━━━ Halaman ━━━
Translate

Minggu, 07 Oktober 2018

Hans-Georg Gadamer



Gagasan Hermeneutik Dalam Pemikiran Hans-Georg Gadamer
 Dalam Memahami Diri
Sebagai Menyejarah Yang Sempurna

1.       PENDAHULUAN

1.1 Latar Belakang Pembahasan
Dewasa ini banyak sekali para pakar-pakar dari segala bidang ilmu pengetahuan yang dengan segala pemikiran yang mereka peroleh dari setiap objek atau penelitian yang mereka lakukan, ataupun orang-orang lain yang dengan segala kemampuan, mereka menyumbangkan begitu banyak suatu pengetahuan pada zaman modern ini.
Hal ini membawa suatu pandangan hidup baru dalam diri manusia untuk mencapai jalan kesempurnaan, yakni dengan pemikiran dan penelitian itu sendiri. Perkembangan pemikiran pada zaman itu bukan saja memperlihatkan betapa pandainya manusia dalam menggunakan akal budinya, tetapi sekaligus mempengaruhi cara pandang dan pola pikirnya tentang dunia dan Allah, yang mana kehidupan manusia pada zaman dahulu masih mempunyai keseimbangan dalam hal material dan spiritual.[1]

Akan tetapi manusia pada zaman sekarang lebih mengerti jalan kesempurnaan itu sebagai dunia dalam dirinya dan menjadikan akal budi sebagai dasar kebenaran. Selanjutnya, dengan mahakaryanya ini Gadamer bermaksud menunjukkan bahwa hermeneutik tidak meletakkan dirinya pada ilmu tertentu atau menyangkut suatu penafsiran yang ketat, melainkan sebuah pemahaman ontologis yang menyeluruh, bahwa manusia memahami dirinya sebagai menyejarah dan memaknai hidupnya dalam hubungannya dengan dunianya.
━━━ Data Hasil Ekstraksi ━━━
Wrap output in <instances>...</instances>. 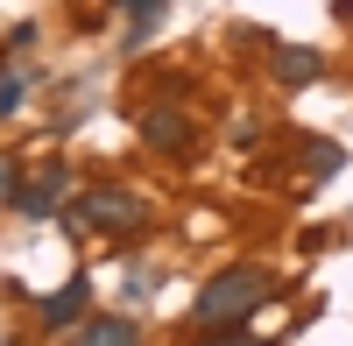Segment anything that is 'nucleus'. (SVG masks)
Wrapping results in <instances>:
<instances>
[{"label": "nucleus", "instance_id": "nucleus-1", "mask_svg": "<svg viewBox=\"0 0 353 346\" xmlns=\"http://www.w3.org/2000/svg\"><path fill=\"white\" fill-rule=\"evenodd\" d=\"M261 297H269V276H261V269H219L198 290V325L205 332H212V325H241Z\"/></svg>", "mask_w": 353, "mask_h": 346}, {"label": "nucleus", "instance_id": "nucleus-12", "mask_svg": "<svg viewBox=\"0 0 353 346\" xmlns=\"http://www.w3.org/2000/svg\"><path fill=\"white\" fill-rule=\"evenodd\" d=\"M0 191H8V205H14V191H21V163H0Z\"/></svg>", "mask_w": 353, "mask_h": 346}, {"label": "nucleus", "instance_id": "nucleus-3", "mask_svg": "<svg viewBox=\"0 0 353 346\" xmlns=\"http://www.w3.org/2000/svg\"><path fill=\"white\" fill-rule=\"evenodd\" d=\"M64 191H71V170L64 163H50L28 191H14V212H28V219H50L57 205H64Z\"/></svg>", "mask_w": 353, "mask_h": 346}, {"label": "nucleus", "instance_id": "nucleus-5", "mask_svg": "<svg viewBox=\"0 0 353 346\" xmlns=\"http://www.w3.org/2000/svg\"><path fill=\"white\" fill-rule=\"evenodd\" d=\"M78 318H85V283H64V290L43 297V325H50V332H64V325H78Z\"/></svg>", "mask_w": 353, "mask_h": 346}, {"label": "nucleus", "instance_id": "nucleus-9", "mask_svg": "<svg viewBox=\"0 0 353 346\" xmlns=\"http://www.w3.org/2000/svg\"><path fill=\"white\" fill-rule=\"evenodd\" d=\"M205 346H269V339H254V332H241V325H233V332L212 325V339H205Z\"/></svg>", "mask_w": 353, "mask_h": 346}, {"label": "nucleus", "instance_id": "nucleus-8", "mask_svg": "<svg viewBox=\"0 0 353 346\" xmlns=\"http://www.w3.org/2000/svg\"><path fill=\"white\" fill-rule=\"evenodd\" d=\"M304 170H311V177H332V170H346V149H339V141H311Z\"/></svg>", "mask_w": 353, "mask_h": 346}, {"label": "nucleus", "instance_id": "nucleus-10", "mask_svg": "<svg viewBox=\"0 0 353 346\" xmlns=\"http://www.w3.org/2000/svg\"><path fill=\"white\" fill-rule=\"evenodd\" d=\"M121 8L134 14V28H149V21H156V8H163V0H121Z\"/></svg>", "mask_w": 353, "mask_h": 346}, {"label": "nucleus", "instance_id": "nucleus-11", "mask_svg": "<svg viewBox=\"0 0 353 346\" xmlns=\"http://www.w3.org/2000/svg\"><path fill=\"white\" fill-rule=\"evenodd\" d=\"M21 106V78H0V113H14Z\"/></svg>", "mask_w": 353, "mask_h": 346}, {"label": "nucleus", "instance_id": "nucleus-4", "mask_svg": "<svg viewBox=\"0 0 353 346\" xmlns=\"http://www.w3.org/2000/svg\"><path fill=\"white\" fill-rule=\"evenodd\" d=\"M141 134H149V149H163V156L191 149V121L176 106H149V113H141Z\"/></svg>", "mask_w": 353, "mask_h": 346}, {"label": "nucleus", "instance_id": "nucleus-6", "mask_svg": "<svg viewBox=\"0 0 353 346\" xmlns=\"http://www.w3.org/2000/svg\"><path fill=\"white\" fill-rule=\"evenodd\" d=\"M269 71H276L283 85H311V78H318V50H304V43H283Z\"/></svg>", "mask_w": 353, "mask_h": 346}, {"label": "nucleus", "instance_id": "nucleus-2", "mask_svg": "<svg viewBox=\"0 0 353 346\" xmlns=\"http://www.w3.org/2000/svg\"><path fill=\"white\" fill-rule=\"evenodd\" d=\"M71 226H92V234H128V226H141V198L121 191V184H99L85 191L71 205Z\"/></svg>", "mask_w": 353, "mask_h": 346}, {"label": "nucleus", "instance_id": "nucleus-7", "mask_svg": "<svg viewBox=\"0 0 353 346\" xmlns=\"http://www.w3.org/2000/svg\"><path fill=\"white\" fill-rule=\"evenodd\" d=\"M78 346H141L128 318H85L78 325Z\"/></svg>", "mask_w": 353, "mask_h": 346}]
</instances>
━━━
*Ketentuan Soal*
Terjemahkan ke dalam bahasa Inggris kalimat dari halaman tentang hermeneutik Gadamer ini: "Akan tetapi manusia pada zaman sekarang lebih mengerti jalan kesempurnaan itu sebagai dunia dalam dirinya dan menjadikan akal budi sebagai dasar kebenaran." Daftar tersebut sama sekali tidak dipakai di sini.

*Jawaban Soal*
However, people today understand that path to perfection more as a world within themselves and make reason the foundation of truth.